> Provided entries
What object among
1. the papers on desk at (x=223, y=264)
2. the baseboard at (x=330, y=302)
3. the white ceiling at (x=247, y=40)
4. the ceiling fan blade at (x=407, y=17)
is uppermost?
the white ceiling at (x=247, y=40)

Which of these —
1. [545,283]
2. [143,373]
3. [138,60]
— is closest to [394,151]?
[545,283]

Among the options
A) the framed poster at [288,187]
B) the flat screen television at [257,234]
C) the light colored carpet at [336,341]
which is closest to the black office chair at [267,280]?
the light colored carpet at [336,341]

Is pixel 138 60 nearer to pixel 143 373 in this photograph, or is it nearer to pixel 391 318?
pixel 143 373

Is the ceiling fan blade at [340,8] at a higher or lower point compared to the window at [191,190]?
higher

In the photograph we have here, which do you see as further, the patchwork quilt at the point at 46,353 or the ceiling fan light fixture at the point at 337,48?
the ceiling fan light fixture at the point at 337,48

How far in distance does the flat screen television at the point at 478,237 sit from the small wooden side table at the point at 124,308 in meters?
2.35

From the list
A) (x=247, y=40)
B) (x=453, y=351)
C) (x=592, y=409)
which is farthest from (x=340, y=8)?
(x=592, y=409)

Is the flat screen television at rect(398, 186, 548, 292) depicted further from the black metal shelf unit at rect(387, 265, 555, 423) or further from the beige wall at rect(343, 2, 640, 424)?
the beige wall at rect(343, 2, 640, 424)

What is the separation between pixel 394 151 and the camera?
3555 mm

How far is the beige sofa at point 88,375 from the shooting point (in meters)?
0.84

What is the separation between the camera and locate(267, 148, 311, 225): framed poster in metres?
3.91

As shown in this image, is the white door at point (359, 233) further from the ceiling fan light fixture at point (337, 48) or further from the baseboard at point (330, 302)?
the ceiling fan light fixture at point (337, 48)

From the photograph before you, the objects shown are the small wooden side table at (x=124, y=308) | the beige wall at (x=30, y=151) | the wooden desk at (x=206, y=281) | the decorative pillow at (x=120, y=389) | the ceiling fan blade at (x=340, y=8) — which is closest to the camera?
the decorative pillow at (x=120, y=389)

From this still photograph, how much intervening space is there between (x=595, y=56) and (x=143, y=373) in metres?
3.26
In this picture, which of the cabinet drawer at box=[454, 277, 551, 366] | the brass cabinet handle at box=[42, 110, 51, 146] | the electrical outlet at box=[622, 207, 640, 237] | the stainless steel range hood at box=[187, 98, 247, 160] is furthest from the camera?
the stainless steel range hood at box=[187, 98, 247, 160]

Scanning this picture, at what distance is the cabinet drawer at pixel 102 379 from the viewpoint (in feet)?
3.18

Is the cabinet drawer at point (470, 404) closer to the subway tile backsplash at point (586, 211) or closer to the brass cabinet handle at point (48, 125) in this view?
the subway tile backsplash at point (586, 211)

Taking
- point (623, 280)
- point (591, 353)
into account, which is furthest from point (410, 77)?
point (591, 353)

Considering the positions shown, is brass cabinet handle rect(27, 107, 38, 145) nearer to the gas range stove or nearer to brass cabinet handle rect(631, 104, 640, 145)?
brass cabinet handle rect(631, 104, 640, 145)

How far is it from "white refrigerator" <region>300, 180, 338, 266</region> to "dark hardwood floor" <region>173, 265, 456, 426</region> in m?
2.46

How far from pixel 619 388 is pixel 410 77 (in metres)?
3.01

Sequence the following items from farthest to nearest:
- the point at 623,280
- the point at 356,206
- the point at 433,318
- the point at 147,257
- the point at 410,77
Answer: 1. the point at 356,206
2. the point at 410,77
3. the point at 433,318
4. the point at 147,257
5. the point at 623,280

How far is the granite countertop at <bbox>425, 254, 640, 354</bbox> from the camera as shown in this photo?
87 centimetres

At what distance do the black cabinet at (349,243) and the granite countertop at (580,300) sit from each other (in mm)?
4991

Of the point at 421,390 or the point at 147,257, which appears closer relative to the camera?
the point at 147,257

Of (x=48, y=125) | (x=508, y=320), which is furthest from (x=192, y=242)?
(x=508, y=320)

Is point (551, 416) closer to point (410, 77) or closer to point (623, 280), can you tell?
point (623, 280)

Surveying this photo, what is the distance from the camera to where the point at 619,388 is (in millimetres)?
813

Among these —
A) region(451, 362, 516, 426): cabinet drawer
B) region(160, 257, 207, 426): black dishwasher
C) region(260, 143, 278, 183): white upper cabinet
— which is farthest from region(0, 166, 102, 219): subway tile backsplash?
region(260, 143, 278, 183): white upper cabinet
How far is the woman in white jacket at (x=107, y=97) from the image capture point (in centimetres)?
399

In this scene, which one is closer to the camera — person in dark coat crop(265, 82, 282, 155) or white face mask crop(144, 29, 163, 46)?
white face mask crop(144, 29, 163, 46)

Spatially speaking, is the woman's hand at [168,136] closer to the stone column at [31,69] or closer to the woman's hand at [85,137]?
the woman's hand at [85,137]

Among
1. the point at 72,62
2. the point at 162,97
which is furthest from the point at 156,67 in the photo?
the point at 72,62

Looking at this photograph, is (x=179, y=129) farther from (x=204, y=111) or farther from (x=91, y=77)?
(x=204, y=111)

> Aim
Edit the entries so that each "flat screen television" becomes "TV", and reproduce every line otherwise unchanged.

> Solved problem
What object among
1. the papers on desk at (x=223, y=264)
2. the baseboard at (x=330, y=302)
3. the white ceiling at (x=247, y=40)
4. the ceiling fan blade at (x=407, y=17)
is uppermost?
the white ceiling at (x=247, y=40)

Which of these —
1. [545,283]
2. [143,373]
3. [138,60]
— is closest to [394,151]?
[545,283]

Among the options
A) the framed poster at [288,187]
B) the TV at [257,234]
C) the light colored carpet at [336,341]
which is closest to the black office chair at [267,280]?
the light colored carpet at [336,341]

Is pixel 138 60 nearer to pixel 143 373 in this photograph, or is it nearer to pixel 391 318?
pixel 143 373

Is the ceiling fan blade at [340,8] at a higher or lower point compared to the window at [191,190]?
higher

In the photograph we have here, which do you see as further, the patchwork quilt at the point at 46,353 or the ceiling fan light fixture at the point at 337,48?
the ceiling fan light fixture at the point at 337,48

How far in distance does the TV at the point at 478,237 sit from the small wooden side table at the point at 124,308 in meters?
2.35

From the list
A) (x=247, y=40)
B) (x=453, y=351)
C) (x=592, y=409)
which is farthest from (x=340, y=8)?
(x=592, y=409)

Is the TV at rect(398, 186, 548, 292) depicted further from the black metal shelf unit at rect(387, 265, 555, 423) or further from the beige wall at rect(343, 2, 640, 424)?
the beige wall at rect(343, 2, 640, 424)

What is the separation between pixel 394 151 and the camera?
3555 mm

How far is the beige sofa at point 88,375 from the shooting point (in meters)?
0.84

What is the separation between the camera and locate(267, 148, 311, 225): framed poster in metres?
3.91

As shown in this image, is the white door at point (359, 233) further from the ceiling fan light fixture at point (337, 48) or further from the baseboard at point (330, 302)?
the ceiling fan light fixture at point (337, 48)

From the photograph before you, the objects shown are the small wooden side table at (x=124, y=308) | the beige wall at (x=30, y=151) | the wooden desk at (x=206, y=281) | the decorative pillow at (x=120, y=389) | the ceiling fan blade at (x=340, y=8) — which is closest to the camera?
the decorative pillow at (x=120, y=389)

From this still photograph, how much intervening space is there between (x=595, y=56) and (x=143, y=373) in metres?
3.26
In this picture, which of the cabinet drawer at box=[454, 277, 551, 366] | the brass cabinet handle at box=[42, 110, 51, 146] | the electrical outlet at box=[622, 207, 640, 237] | the stainless steel range hood at box=[187, 98, 247, 160] is furthest from the camera?
the stainless steel range hood at box=[187, 98, 247, 160]

Scanning this picture, at what distance is the cabinet drawer at pixel 102 379 from the viewpoint (in feet)?
3.18

Is the cabinet drawer at point (470, 404) closer to the subway tile backsplash at point (586, 211) or closer to the brass cabinet handle at point (48, 125) in this view?
the subway tile backsplash at point (586, 211)

Taking
- point (623, 280)
- point (591, 353)
into account, which is furthest from point (410, 77)?
point (591, 353)

Considering the positions shown, is brass cabinet handle rect(27, 107, 38, 145) nearer to the gas range stove or nearer to brass cabinet handle rect(631, 104, 640, 145)?
brass cabinet handle rect(631, 104, 640, 145)

How far is it from "white refrigerator" <region>300, 180, 338, 266</region> to "dark hardwood floor" <region>173, 265, 456, 426</region> in m?
2.46

How far from pixel 619 388 is pixel 410 77 (in metres)?
3.01

Sequence the following items from farthest to nearest:
- the point at 623,280
- the point at 356,206
- the point at 433,318
- the point at 147,257
- the point at 410,77
Answer: 1. the point at 356,206
2. the point at 410,77
3. the point at 433,318
4. the point at 147,257
5. the point at 623,280

How far is the granite countertop at <bbox>425, 254, 640, 354</bbox> from the camera as shown in this photo?
87 centimetres

At what distance do the black cabinet at (349,243) and the granite countertop at (580,300) sit from each other (in mm)?
4991

Of the point at 421,390 or the point at 147,257, which appears closer relative to the camera?
the point at 147,257

Of (x=48, y=125) | (x=508, y=320), which is furthest from (x=192, y=242)?
(x=508, y=320)

Is point (551, 416) closer to point (410, 77) or closer to point (623, 280), can you tell?
point (623, 280)

Surveying this photo, what is the distance from the camera to where the point at 619,388 is (in millimetres)?
813

Among these —
A) region(451, 362, 516, 426): cabinet drawer
B) region(160, 257, 207, 426): black dishwasher
C) region(260, 143, 278, 183): white upper cabinet
— which is farthest from region(0, 166, 102, 219): subway tile backsplash?
region(260, 143, 278, 183): white upper cabinet
How far is the woman in white jacket at (x=107, y=97) from the image capture point (in centimetres)?
399

In this scene, which one is closer to the camera — person in dark coat crop(265, 82, 282, 155) or white face mask crop(144, 29, 163, 46)?
white face mask crop(144, 29, 163, 46)

Spatially speaking, is the woman's hand at [168,136] closer to the stone column at [31,69] or closer to the woman's hand at [85,137]?
the woman's hand at [85,137]

Among
1. the point at 72,62
2. the point at 162,97
which is furthest from the point at 156,67 in the photo?
the point at 72,62

Looking at this photograph, is (x=179, y=129) farther from (x=204, y=111) or farther from (x=91, y=77)?
(x=204, y=111)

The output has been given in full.